SOURCE RECORDS below:
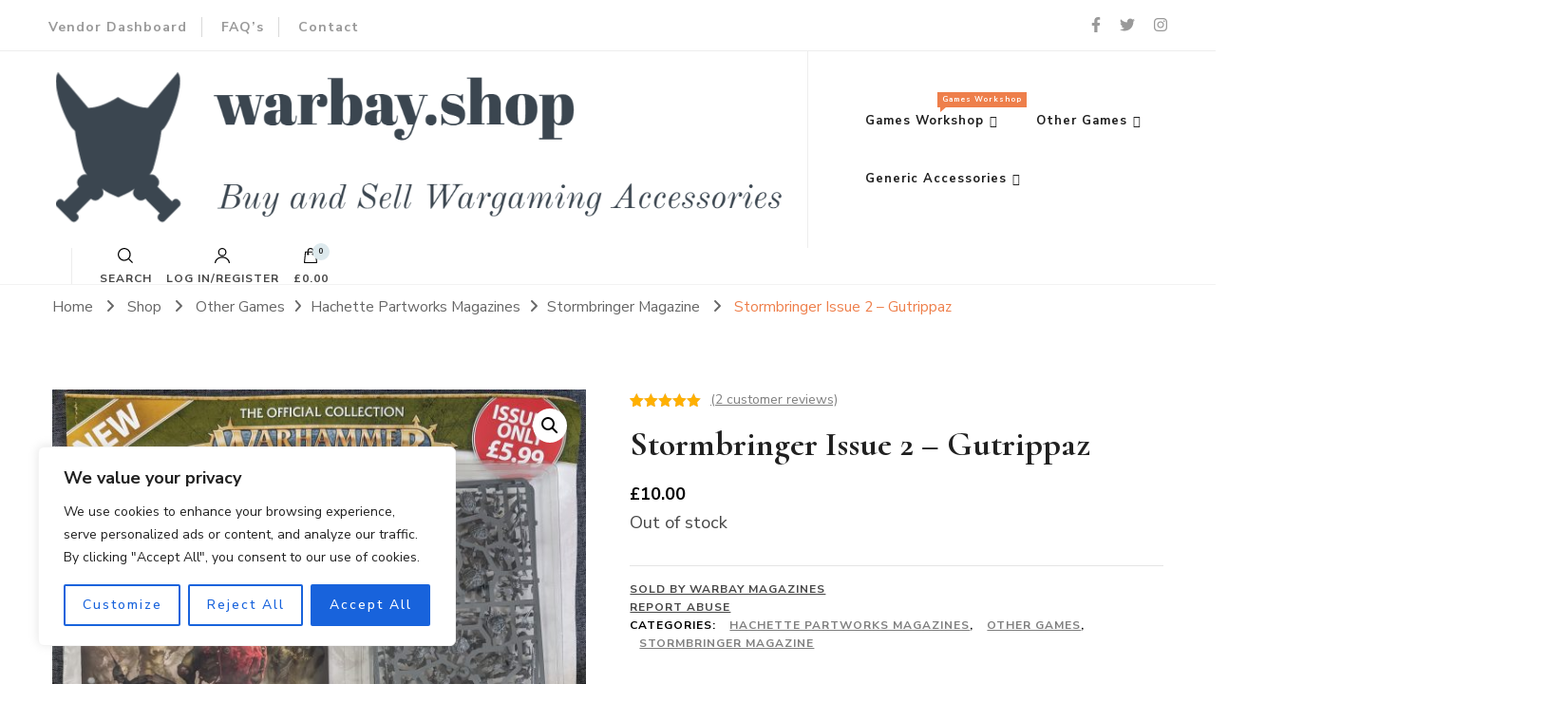

--- FILE ---
content_type: text/javascript
request_url: https://usercontent.one/wp/www.warbay.shop/wp-content/themes/blossom-shop/js/custom.min.js?ver=1.2.1
body_size: 1153
content:
/*! blossom-shop 1.2.1 2024-06-05 2:07:43 PM */
jQuery(document).ready(function(t){var e="1"==blossom_shop_data.auto,o="1"==blossom_shop_data.rtl,a=t(window).width(),s=t(".sticky-bar-content .container").width(),a=(parseInt(a)-parseInt(s))/2;t(".sticky-t-bar .close").css("right",a),t(".sticky-t-bar .close").on("click",function(){t(".sticky-bar-content").slideToggle(),t(".sticky-t-bar").toggleClass("active")}),t(".header-search .search-toggle").on("click",function(e){t(this).parent(".header-search").addClass("active"),t("body").addClass("search-active"),t(".header-search-wrap").fadeIn("slow"),e.stopPropagation()}),t(".header-search .search-form").on("click",function(e){e.stopPropagation()}),t(window).on("click",function(){t(".header-search").removeClass("active"),t("body").removeClass("search-active"),t(".header-search-wrap").fadeOut("slow")}),t(window).on("keyup",function(e){"Escape"==e.key&&(t(".header-search").removeClass("active"),t("body").removeClass("search-active"),t(".header-search-wrap").fadeOut("slow"),t(".secondary-menu .nav-menu").slideUp())}),t(".menu-item-has-children").append('<button class="submenu-toggle"><i class="fas fa-chevron-down"></i></button>'),t(".menu-item-has-children .submenu-toggle").on("click",function(){t(this).siblings("ul").slideToggle(),t(this).toggleClass("active")}),t(".secondary-menu button.toggle-btn").on("click",function(){t(".secondary-menu .nav-menu").slideDown()}),t(".secondary-menu button.close-nav-toggle").on("click",function(){t(".secondary-menu .nav-menu").slideUp()}),t(".main-navigation button.toggle-btn").on("click",function(){t(this).siblings(".primary-menu-list").animate({width:"toggle"})}),t(".main-navigation .close").on("click",function(){t(this).parents(".primary-menu-list").animate({width:"toggle"})}),t(".main-navigation ul li a, .secondary-menu ul li a, .mega-menu-wrap ul li a").on("focus",function(){t(this).parents("li").addClass("focused")}).on("blur",function(){t(this).parents("li").removeClass("focused")}),t(".site-banner .item-wrap").owlCarousel({items:1,autoplay:e,loop:!0,nav:!1,dots:!0,autoplaySpeed:800,autoplayTimeout:5e3,lazyLoad:!0,rtl:o,animateOut:blossom_shop_data.animation}),t(".site-banner .item-wrap .item").each(function(){var e=t(this).find(".cat-links-inner").width(),o=t(this).find(".container").width(),o=parseInt(o)-parseInt(e)-20;t(this).find(".cat-links-border").css("width",o)}),owlLoop=!(t(".recent-prod-slider .item").length<=4),t(".recent-prod-slider").owlCarousel({items:4,autoplay:!1,loop:owlLoop,nav:!0,dots:!0,autoplaySpeed:800,autoplayTimeout:3e3,autoplayHoverPause:!0,margin:20,rtl:o,responsive:{0:{items:1,nav:!1},768:{items:2,nav:!0},1025:{items:3},1200:{items:4}}}),owlLoop=!(t(".testimonial-section.style-two .widget").length<=3),t(".testimonial-section.style-two .section-grid").owlCarousel({items:3,autoplay:!1,loop:owlLoop,nav:!0,dots:!0,autoplaySpeed:800,autoplayTimeout:3e3,autoplayHoverPause:!0,rtl:o,responsive:{0:{nav:!1,items:1},768:{nav:!0,items:2},1025:{items:3}}}),owlLoop=!(t(".client-section:not(.style-two) .image-holder").length<=6),t(".client-section:not(.style-two) .blossom-inner-wrap").addClass("owl-carousel"),t(".client-section:not(.style-two) .blossom-inner-wrap").owlCarousel({items:6,autoplay:!0,loop:owlLoop,nav:!0,dots:!1,autoplaySpeed:800,autoplayTimeout:3e3,autoplayHoverPause:!0,rtl:o,responsive:{0:{items:1},768:{items:3},1025:{items:5},1200:{items:6}}}),t(window).on("scroll",function(){200<t(this).scrollTop()?t("#back-to-top").addClass("active"):t("#back-to-top").removeClass("active")}),t("#back-to-top").on("click",function(){t("html, body").animate({scrollTop:0},600)}),t(".blog-page-feature-section .bttk-itw-holder").addClass("owl-carousel"),t(".blog-page-feature-section .bttk-itw-holder, .trending-section .section-grid").owlCarousel({items:3,autoplay:!1,loop:!0,nav:!0,dots:!1,autoplayHoverPause:!0,margin:30,rtl:o,responsive:{0:{items:1},768:{items:2},1025:{items:3}}}),t(".bsp-style-one .site-main .flex-control-thumbs").addClass("owl-carousel"),t(".bsp-style-one .site-main .flex-control-thumbs").owlCarousel({items:4,autoplay:!1,loop:!1,nav:!0,dots:!1,margin:10,rtl:o,lazyLoad:!1}),t(".nav-menu li a, .products li a").on("focus",function(){t(this).parents("li").addClass("hover")}).on("blur",function(){t(this).parents("li").removeClass("hover")}),t(".recent-prod-image a, .popular-prod-image a, .cat-image a, .product-image a").on("focus",function(){t(this).parents(".item").addClass("hover")}).on("blur",function(){t(this).parents(".item").removeClass("hover")}),t(".user-block a").on("focus",function(){t(this).parents(".user-block").addClass("hover")}).on("blur",function(){t(this).parents(".user-block").removeClass("hover")}),t(".cart-block a").on("focus",function(){t(this).parents(".cart-block").addClass("hover")}).on("blur",function(){t(this).parents(".cart-block").removeClass("hover")})});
End of SOURCE RECORDS.
YOUR INSTRUCTIONS = Your copy must repeat the data word for word and show none of its images.

WRITTEN ANSWER =
--- FILE ---
content_type: text/javascript
request_url: https://usercontent.one/wp/www.warbay.shop/wp-content/themes/blossom-shop/js/custom.min.js?ver=1.2.1
body_size: 1153
content:
/*! blossom-shop 1.2.1 2024-06-05 2:07:43 PM */
jQuery(document).ready(function(t){var e="1"==blossom_shop_data.auto,o="1"==blossom_shop_data.rtl,a=t(window).width(),s=t(".sticky-bar-content .container").width(),a=(parseInt(a)-parseInt(s))/2;t(".sticky-t-bar .close").css("right",a),t(".sticky-t-bar .close").on("click",function(){t(".sticky-bar-content").slideToggle(),t(".sticky-t-bar").toggleClass("active")}),t(".header-search .search-toggle").on("click",function(e){t(this).parent(".header-search").addClass("active"),t("body").addClass("search-active"),t(".header-search-wrap").fadeIn("slow"),e.stopPropagation()}),t(".header-search .search-form").on("click",function(e){e.stopPropagation()}),t(window).on("click",function(){t(".header-search").removeClass("active"),t("body").removeClass("search-active"),t(".header-search-wrap").fadeOut("slow")}),t(window).on("keyup",function(e){"Escape"==e.key&&(t(".header-search").removeClass("active"),t("body").removeClass("search-active"),t(".header-search-wrap").fadeOut("slow"),t(".secondary-menu .nav-menu").slideUp())}),t(".menu-item-has-children").append('<button class="submenu-toggle"><i class="fas fa-chevron-down"></i></button>'),t(".menu-item-has-children .submenu-toggle").on("click",function(){t(this).siblings("ul").slideToggle(),t(this).toggleClass("active")}),t(".secondary-menu button.toggle-btn").on("click",function(){t(".secondary-menu .nav-menu").slideDown()}),t(".secondary-menu button.close-nav-toggle").on("click",function(){t(".secondary-menu .nav-menu").slideUp()}),t(".main-navigation button.toggle-btn").on("click",function(){t(this).siblings(".primary-menu-list").animate({width:"toggle"})}),t(".main-navigation .close").on("click",function(){t(this).parents(".primary-menu-list").animate({width:"toggle"})}),t(".main-navigation ul li a, .secondary-menu ul li a, .mega-menu-wrap ul li a").on("focus",function(){t(this).parents("li").addClass("focused")}).on("blur",function(){t(this).parents("li").removeClass("focused")}),t(".site-banner .item-wrap").owlCarousel({items:1,autoplay:e,loop:!0,nav:!1,dots:!0,autoplaySpeed:800,autoplayTimeout:5e3,lazyLoad:!0,rtl:o,animateOut:blossom_shop_data.animation}),t(".site-banner .item-wrap .item").each(function(){var e=t(this).find(".cat-links-inner").width(),o=t(this).find(".container").width(),o=parseInt(o)-parseInt(e)-20;t(this).find(".cat-links-border").css("width",o)}),owlLoop=!(t(".recent-prod-slider .item").length<=4),t(".recent-prod-slider").owlCarousel({items:4,autoplay:!1,loop:owlLoop,nav:!0,dots:!0,autoplaySpeed:800,autoplayTimeout:3e3,autoplayHoverPause:!0,margin:20,rtl:o,responsive:{0:{items:1,nav:!1},768:{items:2,nav:!0},1025:{items:3},1200:{items:4}}}),owlLoop=!(t(".testimonial-section.style-two .widget").length<=3),t(".testimonial-section.style-two .section-grid").owlCarousel({items:3,autoplay:!1,loop:owlLoop,nav:!0,dots:!0,autoplaySpeed:800,autoplayTimeout:3e3,autoplayHoverPause:!0,rtl:o,responsive:{0:{nav:!1,items:1},768:{nav:!0,items:2},1025:{items:3}}}),owlLoop=!(t(".client-section:not(.style-two) .image-holder").length<=6),t(".client-section:not(.style-two) .blossom-inner-wrap").addClass("owl-carousel"),t(".client-section:not(.style-two) .blossom-inner-wrap").owlCarousel({items:6,autoplay:!0,loop:owlLoop,nav:!0,dots:!1,autoplaySpeed:800,autoplayTimeout:3e3,autoplayHoverPause:!0,rtl:o,responsive:{0:{items:1},768:{items:3},1025:{items:5},1200:{items:6}}}),t(window).on("scroll",function(){200<t(this).scrollTop()?t("#back-to-top").addClass("active"):t("#back-to-top").removeClass("active")}),t("#back-to-top").on("click",function(){t("html, body").animate({scrollTop:0},600)}),t(".blog-page-feature-section .bttk-itw-holder").addClass("owl-carousel"),t(".blog-page-feature-section .bttk-itw-holder, .trending-section .section-grid").owlCarousel({items:3,autoplay:!1,loop:!0,nav:!0,dots:!1,autoplayHoverPause:!0,margin:30,rtl:o,responsive:{0:{items:1},768:{items:2},1025:{items:3}}}),t(".bsp-style-one .site-main .flex-control-thumbs").addClass("owl-carousel"),t(".bsp-style-one .site-main .flex-control-thumbs").owlCarousel({items:4,autoplay:!1,loop:!1,nav:!0,dots:!1,margin:10,rtl:o,lazyLoad:!1}),t(".nav-menu li a, .products li a").on("focus",function(){t(this).parents("li").addClass("hover")}).on("blur",function(){t(this).parents("li").removeClass("hover")}),t(".recent-prod-image a, .popular-prod-image a, .cat-image a, .product-image a").on("focus",function(){t(this).parents(".item").addClass("hover")}).on("blur",function(){t(this).parents(".item").removeClass("hover")}),t(".user-block a").on("focus",function(){t(this).parents(".user-block").addClass("hover")}).on("blur",function(){t(this).parents(".user-block").removeClass("hover")}),t(".cart-block a").on("focus",function(){t(this).parents(".cart-block").addClass("hover")}).on("blur",function(){t(this).parents(".cart-block").removeClass("hover")})});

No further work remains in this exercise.